Extraia do texto sobre o caso de adoção em Monte Santo o trecho que começa nas palavras "VIA – Sob que" e termina logo após "mãe ou o pai.", sem nenhuma alteração.

- **TEXTO EM ANÁLISE**:

####

Após o afastamento de Cappio, o Centro de Defesa da Criança e do Adolescente Yves de Roussan – CEDECA, que defende a família de Monte Santo na justiça, divulgou nota esclarecendo que o ocorrido em nada altera a constatação de irregularidades no processo. “As ilegalidades presentes foram reconhecidas não apenas pelo magistrado afastado como também pelo Conselho Nacional de Justiça, pela Secretaria de Diretios Humanos da Presidência da República e pela CPI do Tráfico cujo presidente afirma existir nesta região uma rota de tráfico de crianças contando com a cumplicidade da estrutura judiciária baiana”, afirma a nota. O texto retoma, ainda, as irregularidades observadas no processo de adoção: ausência de contraditório e ampla defesa, uma vez que as guardas provisórias das cinco crianças foram deferidas em apenas 24h após a postulação; não observação do estágio de convivência, estudo e acompanhamento psicossocial, conforme determinado pelo Estatuto da Criança e do Adolescente; e a colocação em família substituta, uma medida excepcional, sem autorização dos laudos do Conselho Tutelar e do Centro de Referência Especializado de Assistência Social – CREAS, que relataram situação de pobreza, mas nunca de abuso ou maus-tratos.
Sobre o processo e sobre a possível existência de rotas de tráfico de crianças no interior baiano, o VIA Blogconversou com Waldemar Oliveira, coordenador executivo do CEDECA Yves de Roussan.
VIA – Sob que alegações as crianças foram afastadas do convívio com os pais e que irregularidades foram observadas no processo de adoção?

Waldemar Oliveira – A principal alegação foi negligência dos pais, o que não foi comprovado. A própria diretora da creche dizia que eles eram bem tratados, que eram meninos pobres, mas que eram bem tratados e estavam sempre acompanhados pelos pais. Essa alegação dele [juiz Vitor Bizerra] foi derrubada. As alegações de negligência e de maus-tratos não se confirmaram. Ele [Bizerra] deixou de cumprir prazos, não ouviu o Ministério Público, deu a guarda em tempo recorde. Processos de guarda, mesmo que provisória, demandam algum tempo. Ele deu a guarda em tempo recorde, sem ouvir a mãe ou o pai.
VIA – E está se dando prosseguimento à investigação para verificar a existência de tráfico de crianças na região?

W.O. – A CPI do Tráfico esteve em Monte Santo acompanhada por deputados da Assembleia Legislativa da Bahia. A Polícia Federal também está agindo e fazendo esse levantamento. O fato é que esse é apenas um caso. Sabemos que, a partir daí, várias denúncias foram formuladas.

####

- **INFORMAÇÕES FORNECIDAS**:
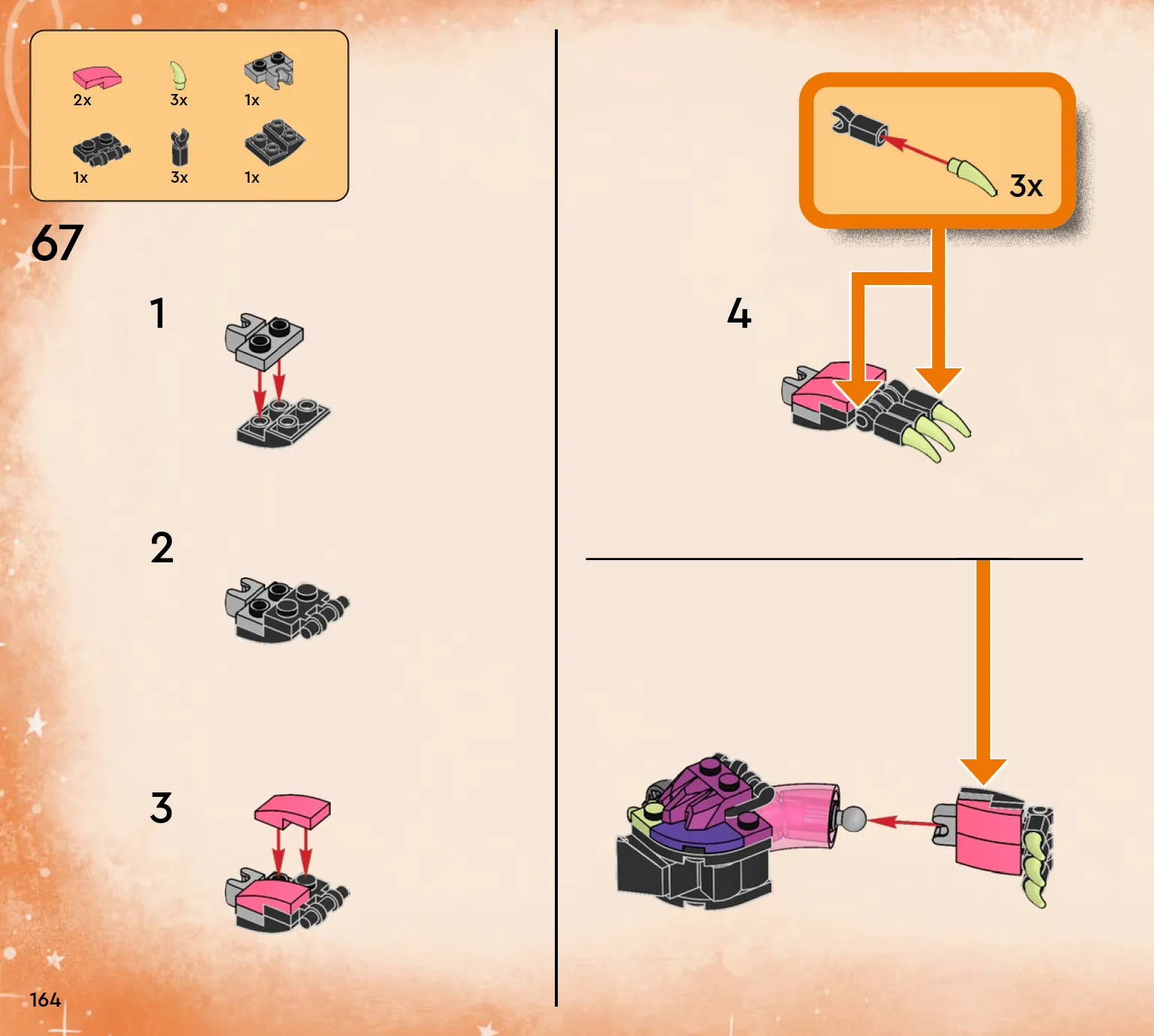 2x 3x 1x
1x 3x 1x

67

1

2

3

3x

4

164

####

- **RESULTADO ABAIXO**:
VIA – Sob que alegações as crianças foram afastadas do convívio com os pais e que irregularidades foram observadas no processo de adoção?

Waldemar Oliveira – A principal alegação foi negligência dos pais, o que não foi comprovado. A própria diretora da creche dizia que eles eram bem tratados, que eram meninos pobres, mas que eram bem tratados e estavam sempre acompanhados pelos pais. Essa alegação dele [juiz Vitor Bizerra] foi derrubada. As alegações de negligência e de maus-tratos não se confirmaram. Ele [Bizerra] deixou de cumprir prazos, não ouviu o Ministério Público, deu a guarda em tempo recorde. Processos de guarda, mesmo que provisória, demandam algum tempo. Ele deu a guarda em tempo recorde, sem ouvir a mãe ou o pai.